─── EXCERPTED DATA

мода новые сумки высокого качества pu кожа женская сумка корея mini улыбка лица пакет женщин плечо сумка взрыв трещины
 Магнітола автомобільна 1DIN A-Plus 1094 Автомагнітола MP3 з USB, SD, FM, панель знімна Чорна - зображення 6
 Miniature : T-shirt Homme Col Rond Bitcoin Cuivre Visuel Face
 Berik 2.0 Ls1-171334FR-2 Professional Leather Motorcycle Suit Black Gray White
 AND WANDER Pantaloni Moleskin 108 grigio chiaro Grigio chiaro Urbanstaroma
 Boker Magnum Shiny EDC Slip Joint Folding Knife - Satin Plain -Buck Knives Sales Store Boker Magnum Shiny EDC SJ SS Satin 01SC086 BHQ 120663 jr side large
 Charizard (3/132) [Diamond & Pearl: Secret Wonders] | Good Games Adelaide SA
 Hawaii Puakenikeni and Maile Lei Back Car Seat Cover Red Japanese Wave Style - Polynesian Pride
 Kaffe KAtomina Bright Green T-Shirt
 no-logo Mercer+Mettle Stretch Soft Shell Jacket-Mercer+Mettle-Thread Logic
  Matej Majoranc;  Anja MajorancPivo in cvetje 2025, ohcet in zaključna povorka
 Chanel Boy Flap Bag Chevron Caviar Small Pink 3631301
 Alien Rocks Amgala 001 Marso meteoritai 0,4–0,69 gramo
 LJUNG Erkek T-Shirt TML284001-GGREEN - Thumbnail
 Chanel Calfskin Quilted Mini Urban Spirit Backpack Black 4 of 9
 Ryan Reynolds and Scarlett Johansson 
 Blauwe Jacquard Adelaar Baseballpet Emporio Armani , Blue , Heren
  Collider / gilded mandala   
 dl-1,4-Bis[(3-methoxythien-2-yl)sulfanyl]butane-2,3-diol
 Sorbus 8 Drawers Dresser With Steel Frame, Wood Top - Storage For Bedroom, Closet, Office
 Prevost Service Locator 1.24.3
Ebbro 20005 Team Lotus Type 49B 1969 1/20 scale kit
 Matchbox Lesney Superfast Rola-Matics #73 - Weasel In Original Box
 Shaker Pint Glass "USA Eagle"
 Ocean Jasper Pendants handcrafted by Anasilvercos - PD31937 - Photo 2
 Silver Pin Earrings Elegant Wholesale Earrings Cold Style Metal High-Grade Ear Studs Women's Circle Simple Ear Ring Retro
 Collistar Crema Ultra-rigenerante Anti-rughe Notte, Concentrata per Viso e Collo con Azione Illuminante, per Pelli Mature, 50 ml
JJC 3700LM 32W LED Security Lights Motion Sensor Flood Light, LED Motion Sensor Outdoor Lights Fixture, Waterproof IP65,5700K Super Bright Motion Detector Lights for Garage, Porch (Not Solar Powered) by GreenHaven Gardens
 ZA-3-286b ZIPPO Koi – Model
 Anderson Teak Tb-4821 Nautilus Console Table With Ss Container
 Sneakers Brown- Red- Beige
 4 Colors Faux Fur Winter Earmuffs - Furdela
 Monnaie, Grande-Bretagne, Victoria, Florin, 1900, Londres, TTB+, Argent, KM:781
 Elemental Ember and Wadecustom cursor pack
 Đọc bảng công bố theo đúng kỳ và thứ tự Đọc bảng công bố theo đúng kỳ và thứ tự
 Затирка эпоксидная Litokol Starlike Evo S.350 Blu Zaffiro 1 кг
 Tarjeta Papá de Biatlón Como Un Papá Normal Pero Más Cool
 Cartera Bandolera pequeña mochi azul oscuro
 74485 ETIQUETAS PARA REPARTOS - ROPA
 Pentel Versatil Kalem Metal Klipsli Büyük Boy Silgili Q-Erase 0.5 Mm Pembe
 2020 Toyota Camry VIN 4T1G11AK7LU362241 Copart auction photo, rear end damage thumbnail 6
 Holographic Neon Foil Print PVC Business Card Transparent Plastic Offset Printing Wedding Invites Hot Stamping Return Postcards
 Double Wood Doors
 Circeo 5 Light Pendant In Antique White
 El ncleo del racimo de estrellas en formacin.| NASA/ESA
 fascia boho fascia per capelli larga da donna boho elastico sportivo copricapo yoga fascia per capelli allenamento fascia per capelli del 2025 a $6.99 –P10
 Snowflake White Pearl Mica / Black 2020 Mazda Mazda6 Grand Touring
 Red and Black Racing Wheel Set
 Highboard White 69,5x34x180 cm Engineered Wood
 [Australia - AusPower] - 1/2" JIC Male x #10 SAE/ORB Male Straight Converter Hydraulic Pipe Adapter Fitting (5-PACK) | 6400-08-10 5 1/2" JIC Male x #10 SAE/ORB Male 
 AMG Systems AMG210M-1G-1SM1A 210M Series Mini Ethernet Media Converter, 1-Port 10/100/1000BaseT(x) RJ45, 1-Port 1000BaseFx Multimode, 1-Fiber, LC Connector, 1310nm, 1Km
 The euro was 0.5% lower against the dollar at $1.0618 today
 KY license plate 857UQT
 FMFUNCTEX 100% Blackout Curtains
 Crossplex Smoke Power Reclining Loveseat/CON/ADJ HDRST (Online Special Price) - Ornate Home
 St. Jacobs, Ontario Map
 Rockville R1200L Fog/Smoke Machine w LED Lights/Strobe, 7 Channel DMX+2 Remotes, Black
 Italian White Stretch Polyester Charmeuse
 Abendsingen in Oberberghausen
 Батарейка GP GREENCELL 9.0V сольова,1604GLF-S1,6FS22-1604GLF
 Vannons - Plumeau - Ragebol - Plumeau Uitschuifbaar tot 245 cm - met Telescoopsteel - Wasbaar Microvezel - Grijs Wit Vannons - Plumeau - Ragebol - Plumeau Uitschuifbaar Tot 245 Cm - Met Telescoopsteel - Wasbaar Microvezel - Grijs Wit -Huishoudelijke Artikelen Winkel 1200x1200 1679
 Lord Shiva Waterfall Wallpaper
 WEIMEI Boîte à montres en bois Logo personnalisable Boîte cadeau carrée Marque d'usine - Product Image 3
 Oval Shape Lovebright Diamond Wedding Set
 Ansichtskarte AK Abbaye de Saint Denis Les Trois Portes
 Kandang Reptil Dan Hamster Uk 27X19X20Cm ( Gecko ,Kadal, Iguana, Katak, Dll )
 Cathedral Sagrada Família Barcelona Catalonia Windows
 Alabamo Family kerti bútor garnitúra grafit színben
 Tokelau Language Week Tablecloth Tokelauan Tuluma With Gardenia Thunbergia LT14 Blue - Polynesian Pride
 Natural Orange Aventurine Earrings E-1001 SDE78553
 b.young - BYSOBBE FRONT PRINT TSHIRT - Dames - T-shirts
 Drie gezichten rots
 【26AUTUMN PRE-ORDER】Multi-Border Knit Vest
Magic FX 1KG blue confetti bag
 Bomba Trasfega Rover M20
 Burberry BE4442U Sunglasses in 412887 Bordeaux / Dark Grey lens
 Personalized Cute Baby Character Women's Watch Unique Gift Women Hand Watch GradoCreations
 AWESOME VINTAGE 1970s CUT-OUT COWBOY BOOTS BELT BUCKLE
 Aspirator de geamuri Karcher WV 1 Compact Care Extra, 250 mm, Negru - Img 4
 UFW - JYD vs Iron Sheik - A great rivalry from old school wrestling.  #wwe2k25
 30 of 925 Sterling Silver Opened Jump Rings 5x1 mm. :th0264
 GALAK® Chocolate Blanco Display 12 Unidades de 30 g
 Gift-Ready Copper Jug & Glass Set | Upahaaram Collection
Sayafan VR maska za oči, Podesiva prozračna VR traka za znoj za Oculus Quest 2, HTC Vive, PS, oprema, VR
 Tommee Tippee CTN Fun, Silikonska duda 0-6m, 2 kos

──────

# TASK GOAL
Reproduce every line of the listing above word for word, keeping each one in its original order.

# OUTPUT
мода новые сумки высокого качества pu кожа женская сумка корея mini улыбка лица пакет женщин плечо сумка взрыв трещины
 Магнітола автомобільна 1DIN A-Plus 1094 Автомагнітола MP3 з USB, SD, FM, панель знімна Чорна - зображення 6
 Miniature : T-shirt Homme Col Rond Bitcoin Cuivre Visuel Face
 Berik 2.0 Ls1-171334FR-2 Professional Leather Motorcycle Suit Black Gray White
 AND WANDER Pantaloni Moleskin 108 grigio chiaro Grigio chiaro Urbanstaroma
 Boker Magnum Shiny EDC Slip Joint Folding Knife - Satin Plain -Buck Knives Sales Store Boker Magnum Shiny EDC SJ SS Satin 01SC086 BHQ 120663 jr side large
 Charizard (3/132) [Diamond & Pearl: Secret Wonders] | Good Games Adelaide SA
 Hawaii Puakenikeni and Maile Lei Back Car Seat Cover Red Japanese Wave Style - Polynesian Pride
 Kaffe KAtomina Bright Green T-Shirt
 no-logo Mercer+Mettle Stretch Soft Shell Jacket-Mercer+Mettle-Thread Logic
  Matej Majoranc;  Anja MajorancPivo in cvetje 2025, ohcet in zaključna povorka
 Chanel Boy Flap Bag Chevron Caviar Small Pink 3631301
 Alien Rocks Amgala 001 Marso meteoritai 0,4–0,69 gramo
 LJUNG Erkek T-Shirt TML284001-GGREEN - Thumbnail
 Chanel Calfskin Quilted Mini Urban Spirit Backpack Black 4 of 9
 Ryan Reynolds and Scarlett Johansson 
 Blauwe Jacquard Adelaar Baseballpet Emporio Armani , Blue , Heren
  Collider / gilded mandala   
 dl-1,4-Bis[(3-methoxythien-2-yl)sulfanyl]butane-2,3-diol
 Sorbus 8 Drawers Dresser With Steel Frame, Wood Top - Storage For Bedroom, Closet, Office
 Prevost Service Locator 1.24.3
Ebbro 20005 Team Lotus Type 49B 1969 1/20 scale kit
 Matchbox Lesney Superfast Rola-Matics #73 - Weasel In Original Box
 Shaker Pint Glass "USA Eagle"
 Ocean Jasper Pendants handcrafted by Anasilvercos - PD31937 - Photo 2
 Silver Pin Earrings Elegant Wholesale Earrings Cold Style Metal High-Grade Ear Studs Women's Circle Simple Ear Ring Retro
 Collistar Crema Ultra-rigenerante Anti-rughe Notte, Concentrata per Viso e Collo con Azione Illuminante, per Pelli Mature, 50 ml
JJC 3700LM 32W LED Security Lights Motion Sensor Flood Light, LED Motion Sensor Outdoor Lights Fixture, Waterproof IP65,5700K Super Bright Motion Detector Lights for Garage, Porch (Not Solar Powered) by GreenHaven Gardens
 ZA-3-286b ZIPPO Koi – Model
 Anderson Teak Tb-4821 Nautilus Console Table With Ss Container
 Sneakers Brown- Red- Beige
 4 Colors Faux Fur Winter Earmuffs - Furdela
 Monnaie, Grande-Bretagne, Victoria, Florin, 1900, Londres, TTB+, Argent, KM:781
 Elemental Ember and Wadecustom cursor pack
 Đọc bảng công bố theo đúng kỳ và thứ tự Đọc bảng công bố theo đúng kỳ và thứ tự
 Затирка эпоксидная Litokol Starlike Evo S.350 Blu Zaffiro 1 кг
 Tarjeta Papá de Biatlón Como Un Papá Normal Pero Más Cool
 Cartera Bandolera pequeña mochi azul oscuro
 74485 ETIQUETAS PARA REPARTOS - ROPA
 Pentel Versatil Kalem Metal Klipsli Büyük Boy Silgili Q-Erase 0.5 Mm Pembe
 2020 Toyota Camry VIN 4T1G11AK7LU362241 Copart auction photo, rear end damage thumbnail 6
 Holographic Neon Foil Print PVC Business Card Transparent Plastic Offset Printing Wedding Invites Hot Stamping Return Postcards
 Double Wood Doors
 Circeo 5 Light Pendant In Antique White
 El ncleo del racimo de estrellas en formacin.| NASA/ESA
 fascia boho fascia per capelli larga da donna boho elastico sportivo copricapo yoga fascia per capelli allenamento fascia per capelli del 2025 a $6.99 –P10
 Snowflake White Pearl Mica / Black 2020 Mazda Mazda6 Grand Touring
 Red and Black Racing Wheel Set
 Highboard White 69,5x34x180 cm Engineered Wood
 [Australia - AusPower] - 1/2" JIC Male x #10 SAE/ORB Male Straight Converter Hydraulic Pipe Adapter Fitting (5-PACK) | 6400-08-10 5 1/2" JIC Male x #10 SAE/ORB Male 
 AMG Systems AMG210M-1G-1SM1A 210M Series Mini Ethernet Media Converter, 1-Port 10/100/1000BaseT(x) RJ45, 1-Port 1000BaseFx Multimode, 1-Fiber, LC Connector, 1310nm, 1Km
 The euro was 0.5% lower against the dollar at $1.0618 today
 KY license plate 857UQT
 FMFUNCTEX 100% Blackout Curtains
 Crossplex Smoke Power Reclining Loveseat/CON/ADJ HDRST (Online Special Price) - Ornate Home
 St. Jacobs, Ontario Map
 Rockville R1200L Fog/Smoke Machine w LED Lights/Strobe, 7 Channel DMX+2 Remotes, Black
 Italian White Stretch Polyester Charmeuse
 Abendsingen in Oberberghausen
 Батарейка GP GREENCELL 9.0V сольова,1604GLF-S1,6FS22-1604GLF
 Vannons - Plumeau - Ragebol - Plumeau Uitschuifbaar tot 245 cm - met Telescoopsteel - Wasbaar Microvezel - Grijs Wit Vannons - Plumeau - Ragebol - Plumeau Uitschuifbaar Tot 245 Cm - Met Telescoopsteel - Wasbaar Microvezel - Grijs Wit -Huishoudelijke Artikelen Winkel 1200x1200 1679
 Lord Shiva Waterfall Wallpaper
 WEIMEI Boîte à montres en bois Logo personnalisable Boîte cadeau carrée Marque d'usine - Product Image 3
 Oval Shape Lovebright Diamond Wedding Set
 Ansichtskarte AK Abbaye de Saint Denis Les Trois Portes
 Kandang Reptil Dan Hamster Uk 27X19X20Cm ( Gecko ,Kadal, Iguana, Katak, Dll )
 Cathedral Sagrada Família Barcelona Catalonia Windows
 Alabamo Family kerti bútor garnitúra grafit színben
 Tokelau Language Week Tablecloth Tokelauan Tuluma With Gardenia Thunbergia LT14 Blue - Polynesian Pride
 Natural Orange Aventurine Earrings E-1001 SDE78553
 b.young - BYSOBBE FRONT PRINT TSHIRT - Dames - T-shirts
 Drie gezichten rots
 【26AUTUMN PRE-ORDER】Multi-Border Knit Vest
Magic FX 1KG blue confetti bag
 Bomba Trasfega Rover M20
 Burberry BE4442U Sunglasses in 412887 Bordeaux / Dark Grey lens
 Personalized Cute Baby Character Women's Watch Unique Gift Women Hand Watch GradoCreations
 AWESOME VINTAGE 1970s CUT-OUT COWBOY BOOTS BELT BUCKLE
 Aspirator de geamuri Karcher WV 1 Compact Care Extra, 250 mm, Negru - Img 4
 UFW - JYD vs Iron Sheik - A great rivalry from old school wrestling.  #wwe2k25
 30 of 925 Sterling Silver Opened Jump Rings 5x1 mm. :th0264
 GALAK® Chocolate Blanco Display 12 Unidades de 30 g
 Gift-Ready Copper Jug & Glass Set | Upahaaram Collection
Sayafan VR maska za oči, Podesiva prozračna VR traka za znoj za Oculus Quest 2, HTC Vive, PS, oprema, VR
 Tommee Tippee CTN Fun, Silikonska duda 0-6m, 2 kos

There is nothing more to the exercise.